Jena d: 27. Sept 99:
N: 14:
Nun wirst Du Iheurste Seele, meinen Brief N. 13: schon erhalten haben, und auch ein Wort, von unserm Hartmann, drin vernommen haben; glaube nur nicht, daß ich nicht oft mit ihm, von Dir rede, und daß Du ihm fremd seyest, er freut sich, daß Du nun bald zu ihm kommest, er will mit Dir fechten, und spazieren gehn, so wie ich täglich mit ihm gehe: Schlegel kamm am 21: dieses M: mit einem Zettel von Deiner Hand, der mir anzeigte, daß ich 16: th. hiesiges Geld, für Fracht zu zahlen hätte, welches ich auch gethan habe, in der Hoffnung sie wieder zu bekommen.
Vor einigen Tagen, hab ich einen Brief von meiner Schwester bekommen, in welchem es sich ganz ängstlich nach uns erkundiget, weil es in den Zeitungen gelesen, daß Du um Deine Stelle gekommen. Daß der Onckel tod ist, weißt Du schon, [das] aber nicht, daß wenn alle Habseligkeiten verkauft sind, ich weiß nicht, ob 1000: th: oder Mark heraus kommen, daß die Dänische <R:> ihm 50: th: versprochen hat, und daß das unglükliche Kind, mit 90: th: jährlich, unmöglich leben kann; die ganze Geschichte, thut mir sehr weh, und Du bist gewis mit mir einig, daß es unsre höchste Pflicht ist, ihm das Geld von unserm seligen Vater zuzustellen, für einmahl, werden wir dieses nicht können, aber das können wir, und müßen wir thun, ihm das Intreße deßelben schiken, Du wirst mich fragen: Lieber, wie viel es betrage; ersten’s 600: Gulden, zweyten’s 585: Gulden, macht 1185: Gulden[.]

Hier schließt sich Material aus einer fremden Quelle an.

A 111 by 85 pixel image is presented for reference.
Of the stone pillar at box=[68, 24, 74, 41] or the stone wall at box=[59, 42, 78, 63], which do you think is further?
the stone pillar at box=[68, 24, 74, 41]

Du schreibst mir Lieber, nie kein Wort, von unsern Eltern, ich fürchte, daß dort gewis ein Unglük; von irgend einer Art ist, weil Du mir nie auf meine Frage hierüber antwortest. Ziehe mich aus der Ungewißheit.
Du mußt doch gestehn, daß Reinh. u Jac. die beyden einzigen Menschen sind, die sich im ernste, um uns bekümmern, und dies verdient doch allen Dank; es scheint daß [/] Jacobi, doch wirklich dort Einfluß hat, und da kannst Du die Sache, gewis einleiten, wenn Du nur recht willst; und wolle doch auch, ich bitte Dich Lieber, Guter, Fichte, wir haben’s gewis nöthig, glaub’s mir; denn hin zu reisen, auf das bloße Ungefehr, ist doch gewis nicht rathsam, in diesem durch Krieg verhertem Lande, die Französen sind dort gewesen, und haben wieder braf geplündert; und nun stehn die Kayserlichen Dort; und werden nicht weniger nehmen.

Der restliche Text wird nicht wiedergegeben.